Als Gegengewicht zu diesem vorigen negativen Zeichen gibt es eine positive Bewegung der Opfer, die sich in Europa als die „Indignados (Empörten)“ in Spanien und England und als „Occupy Wall Street“ in den USA zusammengeschlossen haben. An ihnen lässt sich eine Energie für den Protest und die Suche nach neuen Formen der Demokratie und der Produktionsweise ablesen, deren Ursprungsquelle, in der Lesart des Glaubens, der Geist ist.
Ein weiteres Zeichen des Geistes in der Welt hat Gestalt angenommen in einem steigenden ökologischen Bewusstsein einer wachsenden Zahl von Menschen auf der ganzen Welt. Die Tatsachen lassen sich nicht leugnen: Wir sind an das Limit der Erde gestoßen, die Ökosysteme sind mehr und mehr erschöpft, die Tage der fossilen Energieträger, des geheimen Motors unseres gesamten Industrieprozesses, sind gezählt, und die globale Erwärmung, die sich nicht stoppen lässt, könnte in wenigen Jahrzehnten die gesamte biologische Artenvielfalt bedrohen.
Wir sind die Hauptverantwortlichen für dieses ökologische Chaos. Wir brauchen dringend ein anderes Zivilisations-Paradigma, das auf einer Linie ist mit den Visionen, die die Menschheit bereits mit dem „Guten Leben“ und dem „Guten Leben mit“ (sumak kawsay) der Andenvölker ausprobiert haben, wie auch mit dem „Glücksindex“ von Butan, dem Ökosozialismus, der solidarischen und biozentrierten Ökonomie, einer richtig verstandenen Grünen Wirtschaft oder mit Projekten, deren Hauptmerkmal auf dem Leben liegt, der Menschheit und der lebendigen Erde.

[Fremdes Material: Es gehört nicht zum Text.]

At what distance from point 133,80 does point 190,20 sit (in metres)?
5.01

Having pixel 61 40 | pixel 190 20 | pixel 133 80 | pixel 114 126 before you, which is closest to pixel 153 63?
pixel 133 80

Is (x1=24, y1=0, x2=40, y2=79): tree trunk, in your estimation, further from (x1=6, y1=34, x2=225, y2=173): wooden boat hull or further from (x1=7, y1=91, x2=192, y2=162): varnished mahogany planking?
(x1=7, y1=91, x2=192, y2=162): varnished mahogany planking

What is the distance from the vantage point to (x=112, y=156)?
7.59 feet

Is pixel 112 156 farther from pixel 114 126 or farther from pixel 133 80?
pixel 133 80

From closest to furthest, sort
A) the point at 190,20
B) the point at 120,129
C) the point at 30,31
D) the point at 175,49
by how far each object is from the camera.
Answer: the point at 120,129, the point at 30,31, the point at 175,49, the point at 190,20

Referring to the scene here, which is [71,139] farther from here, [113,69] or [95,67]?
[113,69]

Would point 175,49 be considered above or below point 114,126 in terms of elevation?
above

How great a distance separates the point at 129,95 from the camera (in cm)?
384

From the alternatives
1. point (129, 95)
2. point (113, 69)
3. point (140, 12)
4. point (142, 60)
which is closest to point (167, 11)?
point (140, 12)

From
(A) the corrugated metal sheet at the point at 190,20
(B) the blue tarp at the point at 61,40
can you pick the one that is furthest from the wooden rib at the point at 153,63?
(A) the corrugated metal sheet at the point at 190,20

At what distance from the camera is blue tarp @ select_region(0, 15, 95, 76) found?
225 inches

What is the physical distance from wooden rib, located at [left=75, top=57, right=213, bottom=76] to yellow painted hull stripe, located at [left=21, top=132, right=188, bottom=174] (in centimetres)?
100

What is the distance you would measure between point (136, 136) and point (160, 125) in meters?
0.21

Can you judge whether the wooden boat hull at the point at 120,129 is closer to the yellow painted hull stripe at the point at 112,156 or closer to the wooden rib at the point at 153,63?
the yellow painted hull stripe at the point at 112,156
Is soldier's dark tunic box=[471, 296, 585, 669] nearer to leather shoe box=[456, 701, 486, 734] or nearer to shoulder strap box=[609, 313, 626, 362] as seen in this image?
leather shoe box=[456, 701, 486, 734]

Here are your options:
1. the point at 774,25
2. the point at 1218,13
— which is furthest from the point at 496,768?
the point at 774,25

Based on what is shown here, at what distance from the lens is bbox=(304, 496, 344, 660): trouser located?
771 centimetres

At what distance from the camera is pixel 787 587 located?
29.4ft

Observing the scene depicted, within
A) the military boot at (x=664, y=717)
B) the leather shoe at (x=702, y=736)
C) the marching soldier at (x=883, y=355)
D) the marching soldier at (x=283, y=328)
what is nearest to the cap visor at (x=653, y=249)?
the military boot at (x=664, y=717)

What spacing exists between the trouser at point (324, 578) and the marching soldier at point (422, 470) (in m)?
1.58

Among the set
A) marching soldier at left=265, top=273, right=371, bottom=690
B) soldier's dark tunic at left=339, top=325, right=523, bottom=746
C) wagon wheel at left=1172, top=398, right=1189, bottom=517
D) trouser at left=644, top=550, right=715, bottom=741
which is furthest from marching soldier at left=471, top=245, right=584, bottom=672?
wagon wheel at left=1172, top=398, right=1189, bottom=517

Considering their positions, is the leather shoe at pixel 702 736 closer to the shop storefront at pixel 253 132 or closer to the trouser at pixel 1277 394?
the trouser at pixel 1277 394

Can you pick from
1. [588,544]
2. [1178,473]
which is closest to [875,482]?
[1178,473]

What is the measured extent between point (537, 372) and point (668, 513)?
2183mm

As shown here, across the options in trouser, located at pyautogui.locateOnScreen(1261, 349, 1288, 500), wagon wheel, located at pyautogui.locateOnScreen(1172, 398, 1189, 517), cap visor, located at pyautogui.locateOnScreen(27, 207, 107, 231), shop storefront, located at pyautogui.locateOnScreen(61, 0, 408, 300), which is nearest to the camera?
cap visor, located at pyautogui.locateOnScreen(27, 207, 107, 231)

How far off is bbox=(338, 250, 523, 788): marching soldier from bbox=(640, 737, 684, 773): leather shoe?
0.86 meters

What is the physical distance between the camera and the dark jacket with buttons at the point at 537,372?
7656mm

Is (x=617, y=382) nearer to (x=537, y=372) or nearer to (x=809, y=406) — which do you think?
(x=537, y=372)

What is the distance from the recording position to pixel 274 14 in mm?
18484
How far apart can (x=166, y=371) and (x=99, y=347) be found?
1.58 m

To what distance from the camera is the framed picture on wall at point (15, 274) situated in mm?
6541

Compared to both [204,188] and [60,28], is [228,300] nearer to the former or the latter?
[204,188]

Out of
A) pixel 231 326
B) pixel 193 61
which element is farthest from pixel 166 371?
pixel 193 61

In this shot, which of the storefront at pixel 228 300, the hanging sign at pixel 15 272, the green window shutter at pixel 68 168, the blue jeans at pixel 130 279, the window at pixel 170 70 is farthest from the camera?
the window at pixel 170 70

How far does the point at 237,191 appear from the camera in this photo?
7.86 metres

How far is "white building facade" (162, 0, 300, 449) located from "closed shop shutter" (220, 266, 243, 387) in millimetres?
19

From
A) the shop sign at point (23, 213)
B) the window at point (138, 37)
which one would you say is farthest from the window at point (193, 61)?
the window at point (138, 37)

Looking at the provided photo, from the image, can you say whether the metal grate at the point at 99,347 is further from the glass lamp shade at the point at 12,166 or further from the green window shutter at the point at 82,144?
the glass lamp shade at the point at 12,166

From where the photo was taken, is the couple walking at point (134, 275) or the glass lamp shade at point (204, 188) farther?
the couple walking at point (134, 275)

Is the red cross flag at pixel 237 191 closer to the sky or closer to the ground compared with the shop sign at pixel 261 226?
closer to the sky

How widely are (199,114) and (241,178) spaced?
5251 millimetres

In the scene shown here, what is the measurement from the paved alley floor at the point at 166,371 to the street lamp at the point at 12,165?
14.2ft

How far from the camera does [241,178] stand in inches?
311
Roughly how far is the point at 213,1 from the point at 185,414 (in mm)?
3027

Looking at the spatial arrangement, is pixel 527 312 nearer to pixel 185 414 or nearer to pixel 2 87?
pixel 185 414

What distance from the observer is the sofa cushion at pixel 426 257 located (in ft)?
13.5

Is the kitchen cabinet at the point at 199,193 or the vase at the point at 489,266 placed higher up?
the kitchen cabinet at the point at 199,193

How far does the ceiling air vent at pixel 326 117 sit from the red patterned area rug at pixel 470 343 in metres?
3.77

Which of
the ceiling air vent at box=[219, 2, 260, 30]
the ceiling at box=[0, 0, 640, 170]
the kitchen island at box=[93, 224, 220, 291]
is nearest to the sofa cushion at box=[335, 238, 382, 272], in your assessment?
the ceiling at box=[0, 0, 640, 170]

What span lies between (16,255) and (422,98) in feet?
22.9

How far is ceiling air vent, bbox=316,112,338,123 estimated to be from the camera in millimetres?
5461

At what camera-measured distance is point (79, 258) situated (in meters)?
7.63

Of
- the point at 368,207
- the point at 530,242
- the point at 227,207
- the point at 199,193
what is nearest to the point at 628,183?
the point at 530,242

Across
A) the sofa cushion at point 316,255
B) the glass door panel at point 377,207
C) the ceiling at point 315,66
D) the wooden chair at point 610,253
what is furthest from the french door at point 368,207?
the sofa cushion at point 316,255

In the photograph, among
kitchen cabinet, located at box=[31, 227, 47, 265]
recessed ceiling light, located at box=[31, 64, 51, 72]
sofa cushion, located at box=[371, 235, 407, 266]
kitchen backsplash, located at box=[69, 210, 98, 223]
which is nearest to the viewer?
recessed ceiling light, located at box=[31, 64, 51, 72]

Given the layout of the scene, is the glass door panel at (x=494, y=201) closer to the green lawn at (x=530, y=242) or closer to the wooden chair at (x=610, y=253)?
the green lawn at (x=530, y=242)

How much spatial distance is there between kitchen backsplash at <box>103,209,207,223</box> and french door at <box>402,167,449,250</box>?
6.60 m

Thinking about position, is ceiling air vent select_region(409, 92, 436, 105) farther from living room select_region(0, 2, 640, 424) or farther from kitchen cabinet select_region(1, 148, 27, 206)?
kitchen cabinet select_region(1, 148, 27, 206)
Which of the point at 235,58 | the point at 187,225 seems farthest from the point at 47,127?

Schließlich ist der Aufstieg der feministischen und der öko-feministischen Bewegung ein starkes Zeichen des Heiligen Geistes in der Welt. Die Frauen haben nicht nur die weltliche Herrschaft der Männer über die Frauen (Gender-Frage) verurteilt, sondern vor allem die ganze patriarchalische Kultur. Das Eindringen der Frauen in alle Domänen der menschlichen Aktivität, in die Arbeitswelt, in die Zentren des Wissens, in die Domäne der Politik und der Künste, vor allem aber mit einer tiefen Reflexion über die Stellung der Frau und über die ganze Realität, müssen als ein gewaltiger Blitz des Geistes in der Geschichte erachtet werden.
Das Leben auf der Erde ist bedroht. Der Frau ist das Leben eigen, denn sie bringt es seit jeher hervor und sorgt für es. Ich glaube, das 21. Jahrhundert wird das Jahrhundert der Frauen sein, die zusammen mit den Männern mehr und mehr kollektive Verantwortung übernehmen werden. Durch sie werden Werte wie Achtsamkeit, Kooperation, Solidarität, Mitgefühl und bedingungslose Liebe die Grundlage einer neuen zu testenden planetarischen Zivilisation.